Hello @deadlywing, I'm Gemini Code Assist1! I'm currently reviewing this pull request and will post my feedback shortly. In the meantime, here's a summary to help you and other reviewers quickly get up to speed!

This pull request significantly refactors the Stochastic Gradient Descent (SGD) implementation by removing the policy_sgd strategy and integrating SPU beaver cache optimization. The primary goal is to enhance the efficiency of secure computation by minimizing communication costs associated with frequently used intermediate values, such as the feature matrix and activation inputs.

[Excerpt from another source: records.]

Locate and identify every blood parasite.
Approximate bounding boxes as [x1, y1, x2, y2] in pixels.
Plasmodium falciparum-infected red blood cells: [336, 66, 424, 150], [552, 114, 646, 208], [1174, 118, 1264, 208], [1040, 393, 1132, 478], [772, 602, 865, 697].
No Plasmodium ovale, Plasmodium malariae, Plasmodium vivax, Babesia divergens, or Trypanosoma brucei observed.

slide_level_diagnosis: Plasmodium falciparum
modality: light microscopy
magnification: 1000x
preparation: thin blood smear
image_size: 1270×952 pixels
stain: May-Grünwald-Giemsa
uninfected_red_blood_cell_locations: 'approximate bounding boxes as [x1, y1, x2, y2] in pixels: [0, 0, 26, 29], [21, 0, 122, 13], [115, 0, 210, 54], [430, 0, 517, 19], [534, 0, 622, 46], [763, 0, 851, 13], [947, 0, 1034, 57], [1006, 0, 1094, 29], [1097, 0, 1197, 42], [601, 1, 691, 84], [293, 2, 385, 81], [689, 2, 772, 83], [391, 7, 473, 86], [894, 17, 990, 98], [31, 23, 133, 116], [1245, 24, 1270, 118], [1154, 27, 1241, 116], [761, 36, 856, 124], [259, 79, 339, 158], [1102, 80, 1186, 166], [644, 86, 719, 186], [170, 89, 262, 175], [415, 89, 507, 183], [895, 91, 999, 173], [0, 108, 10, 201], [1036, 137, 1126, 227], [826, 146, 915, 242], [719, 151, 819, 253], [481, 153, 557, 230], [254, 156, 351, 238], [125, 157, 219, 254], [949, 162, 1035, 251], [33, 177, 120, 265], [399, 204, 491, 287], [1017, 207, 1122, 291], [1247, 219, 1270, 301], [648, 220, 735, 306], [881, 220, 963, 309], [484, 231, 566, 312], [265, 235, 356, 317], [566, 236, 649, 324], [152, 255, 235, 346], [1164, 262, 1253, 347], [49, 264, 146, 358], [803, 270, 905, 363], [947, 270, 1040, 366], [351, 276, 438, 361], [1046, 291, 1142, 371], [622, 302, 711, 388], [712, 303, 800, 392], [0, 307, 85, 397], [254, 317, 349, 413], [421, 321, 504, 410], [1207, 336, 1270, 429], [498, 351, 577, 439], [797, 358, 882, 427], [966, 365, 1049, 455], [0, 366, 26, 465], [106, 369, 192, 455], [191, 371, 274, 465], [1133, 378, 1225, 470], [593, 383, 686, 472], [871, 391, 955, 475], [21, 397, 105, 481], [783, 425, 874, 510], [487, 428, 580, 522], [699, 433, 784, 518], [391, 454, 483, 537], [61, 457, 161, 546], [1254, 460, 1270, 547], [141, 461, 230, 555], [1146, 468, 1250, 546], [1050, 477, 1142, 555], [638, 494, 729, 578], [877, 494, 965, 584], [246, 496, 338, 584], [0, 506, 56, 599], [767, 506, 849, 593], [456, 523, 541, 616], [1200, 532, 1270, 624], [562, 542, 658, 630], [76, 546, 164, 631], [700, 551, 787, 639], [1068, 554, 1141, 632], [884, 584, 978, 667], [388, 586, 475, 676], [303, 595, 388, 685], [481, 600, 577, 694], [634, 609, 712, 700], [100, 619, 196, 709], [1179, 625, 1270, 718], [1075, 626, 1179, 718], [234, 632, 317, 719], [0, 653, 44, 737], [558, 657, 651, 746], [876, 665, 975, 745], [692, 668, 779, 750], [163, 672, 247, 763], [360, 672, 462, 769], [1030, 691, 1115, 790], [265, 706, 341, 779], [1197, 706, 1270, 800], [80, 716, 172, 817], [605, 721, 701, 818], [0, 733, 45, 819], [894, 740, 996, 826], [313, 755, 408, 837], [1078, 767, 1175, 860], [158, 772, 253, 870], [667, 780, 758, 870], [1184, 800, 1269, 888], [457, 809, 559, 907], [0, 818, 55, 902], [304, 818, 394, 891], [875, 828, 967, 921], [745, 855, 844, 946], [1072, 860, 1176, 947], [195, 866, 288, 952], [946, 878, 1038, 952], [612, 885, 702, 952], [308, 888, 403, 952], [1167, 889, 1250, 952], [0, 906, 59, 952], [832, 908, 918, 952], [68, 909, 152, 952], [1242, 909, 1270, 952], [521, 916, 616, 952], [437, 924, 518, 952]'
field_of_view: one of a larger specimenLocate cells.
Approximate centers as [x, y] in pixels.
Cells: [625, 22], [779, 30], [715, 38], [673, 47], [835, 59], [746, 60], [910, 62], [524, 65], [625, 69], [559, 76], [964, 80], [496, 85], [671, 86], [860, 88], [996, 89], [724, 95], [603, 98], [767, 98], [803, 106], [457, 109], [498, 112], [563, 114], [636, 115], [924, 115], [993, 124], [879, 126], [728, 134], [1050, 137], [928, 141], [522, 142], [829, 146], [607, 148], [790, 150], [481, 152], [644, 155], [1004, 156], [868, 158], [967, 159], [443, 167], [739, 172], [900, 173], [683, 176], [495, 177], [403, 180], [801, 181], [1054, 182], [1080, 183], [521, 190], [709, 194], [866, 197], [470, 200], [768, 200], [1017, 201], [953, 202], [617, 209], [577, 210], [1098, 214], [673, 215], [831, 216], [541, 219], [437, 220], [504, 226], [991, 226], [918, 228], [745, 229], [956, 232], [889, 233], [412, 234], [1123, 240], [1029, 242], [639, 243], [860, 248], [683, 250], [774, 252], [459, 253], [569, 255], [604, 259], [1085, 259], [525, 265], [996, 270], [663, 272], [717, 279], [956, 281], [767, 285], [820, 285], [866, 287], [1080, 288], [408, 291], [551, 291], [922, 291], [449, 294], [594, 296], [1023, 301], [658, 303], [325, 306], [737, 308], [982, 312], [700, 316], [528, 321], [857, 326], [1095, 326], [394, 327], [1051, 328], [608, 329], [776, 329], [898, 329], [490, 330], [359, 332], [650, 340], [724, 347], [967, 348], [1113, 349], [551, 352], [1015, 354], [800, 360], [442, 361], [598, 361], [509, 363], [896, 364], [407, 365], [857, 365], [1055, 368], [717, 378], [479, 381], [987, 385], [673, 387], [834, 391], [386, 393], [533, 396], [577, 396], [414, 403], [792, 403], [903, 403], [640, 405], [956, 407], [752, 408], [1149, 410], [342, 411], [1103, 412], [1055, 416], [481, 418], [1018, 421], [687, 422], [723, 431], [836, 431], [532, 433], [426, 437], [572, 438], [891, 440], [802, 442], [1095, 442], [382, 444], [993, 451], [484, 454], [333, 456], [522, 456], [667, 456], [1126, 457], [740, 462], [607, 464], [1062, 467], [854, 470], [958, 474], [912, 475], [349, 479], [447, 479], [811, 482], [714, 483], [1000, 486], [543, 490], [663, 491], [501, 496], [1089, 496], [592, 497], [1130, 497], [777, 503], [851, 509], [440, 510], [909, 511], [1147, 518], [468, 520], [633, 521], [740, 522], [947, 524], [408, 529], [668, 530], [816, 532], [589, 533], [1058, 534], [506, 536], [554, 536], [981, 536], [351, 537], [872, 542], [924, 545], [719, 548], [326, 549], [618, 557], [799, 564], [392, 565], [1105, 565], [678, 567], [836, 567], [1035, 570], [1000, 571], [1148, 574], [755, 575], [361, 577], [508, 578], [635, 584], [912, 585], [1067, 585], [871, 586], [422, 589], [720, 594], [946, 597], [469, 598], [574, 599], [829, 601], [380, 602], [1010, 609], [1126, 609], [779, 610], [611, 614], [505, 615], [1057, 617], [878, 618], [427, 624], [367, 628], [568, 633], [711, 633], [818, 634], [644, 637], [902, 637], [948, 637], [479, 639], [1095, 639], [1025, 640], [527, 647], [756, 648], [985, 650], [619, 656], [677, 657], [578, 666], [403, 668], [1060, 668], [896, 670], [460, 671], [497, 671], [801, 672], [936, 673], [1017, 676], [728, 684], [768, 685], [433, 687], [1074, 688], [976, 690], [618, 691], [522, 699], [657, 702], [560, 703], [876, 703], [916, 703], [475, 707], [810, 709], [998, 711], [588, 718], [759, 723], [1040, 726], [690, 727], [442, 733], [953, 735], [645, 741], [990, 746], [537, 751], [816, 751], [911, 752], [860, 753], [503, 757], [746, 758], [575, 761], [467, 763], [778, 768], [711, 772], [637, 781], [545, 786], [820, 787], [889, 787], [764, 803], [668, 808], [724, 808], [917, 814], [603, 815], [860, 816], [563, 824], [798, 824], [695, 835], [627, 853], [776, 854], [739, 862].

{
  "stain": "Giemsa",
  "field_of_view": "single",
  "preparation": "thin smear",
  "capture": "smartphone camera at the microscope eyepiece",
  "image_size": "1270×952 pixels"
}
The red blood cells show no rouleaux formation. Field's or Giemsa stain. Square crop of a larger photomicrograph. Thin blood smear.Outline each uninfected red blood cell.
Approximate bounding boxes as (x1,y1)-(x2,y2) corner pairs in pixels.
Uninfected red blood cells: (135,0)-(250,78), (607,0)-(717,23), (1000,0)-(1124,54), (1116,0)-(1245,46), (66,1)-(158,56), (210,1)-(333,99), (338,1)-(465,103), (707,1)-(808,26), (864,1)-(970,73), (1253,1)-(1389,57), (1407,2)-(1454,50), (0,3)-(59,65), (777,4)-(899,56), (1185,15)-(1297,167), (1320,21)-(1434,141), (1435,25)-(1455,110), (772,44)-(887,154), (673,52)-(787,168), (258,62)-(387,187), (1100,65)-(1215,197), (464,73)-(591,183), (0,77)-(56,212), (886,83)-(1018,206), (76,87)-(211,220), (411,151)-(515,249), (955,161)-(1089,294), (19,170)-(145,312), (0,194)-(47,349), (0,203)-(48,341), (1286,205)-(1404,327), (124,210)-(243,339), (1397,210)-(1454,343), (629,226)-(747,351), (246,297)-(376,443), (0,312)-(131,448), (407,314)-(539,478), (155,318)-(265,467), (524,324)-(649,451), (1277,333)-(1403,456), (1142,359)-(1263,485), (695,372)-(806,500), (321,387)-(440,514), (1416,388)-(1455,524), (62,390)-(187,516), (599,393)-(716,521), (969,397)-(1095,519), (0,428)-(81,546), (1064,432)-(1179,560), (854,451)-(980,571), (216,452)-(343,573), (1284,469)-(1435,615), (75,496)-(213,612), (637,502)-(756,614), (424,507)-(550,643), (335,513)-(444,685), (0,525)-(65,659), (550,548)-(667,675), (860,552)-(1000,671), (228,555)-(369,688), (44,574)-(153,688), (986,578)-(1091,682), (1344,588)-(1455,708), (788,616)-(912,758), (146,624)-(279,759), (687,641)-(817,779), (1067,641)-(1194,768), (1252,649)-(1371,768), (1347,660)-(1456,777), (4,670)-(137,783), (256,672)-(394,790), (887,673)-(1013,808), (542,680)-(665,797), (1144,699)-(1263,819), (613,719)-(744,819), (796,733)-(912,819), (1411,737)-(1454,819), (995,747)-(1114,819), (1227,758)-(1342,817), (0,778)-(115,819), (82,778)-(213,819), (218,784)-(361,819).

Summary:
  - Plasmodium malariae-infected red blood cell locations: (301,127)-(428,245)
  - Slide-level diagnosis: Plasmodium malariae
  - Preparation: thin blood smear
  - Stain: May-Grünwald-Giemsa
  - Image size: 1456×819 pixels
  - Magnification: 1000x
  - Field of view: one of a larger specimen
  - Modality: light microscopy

This change streamlines the SGD codebase and introduces a performance-critical optimization for privacy-preserving machine learning.

Highlights

  • Removed policy_sgd strategy: The policy_sgd strategy, along with its associated learning rate decay mechanism, has been removed from the SGD implementation for simplification.
  • Introduced SPU Beaver Cache Optimization: The SGD models now support SPU beaver cache optimization, specifically for the inner product calculation (feature matrix X_with_bias) and optionally for activation function inputs, to reduce communication overhead in secure computation.
  • Refactored SGD Training Loop: The internal _fit method in SGDBase has been significantly refactored to pre-split data into batches, manage cached variables, and use jax.lax.fori_loop for performance when early stopping is disabled, or jax.lax.while_loop when it's enabled.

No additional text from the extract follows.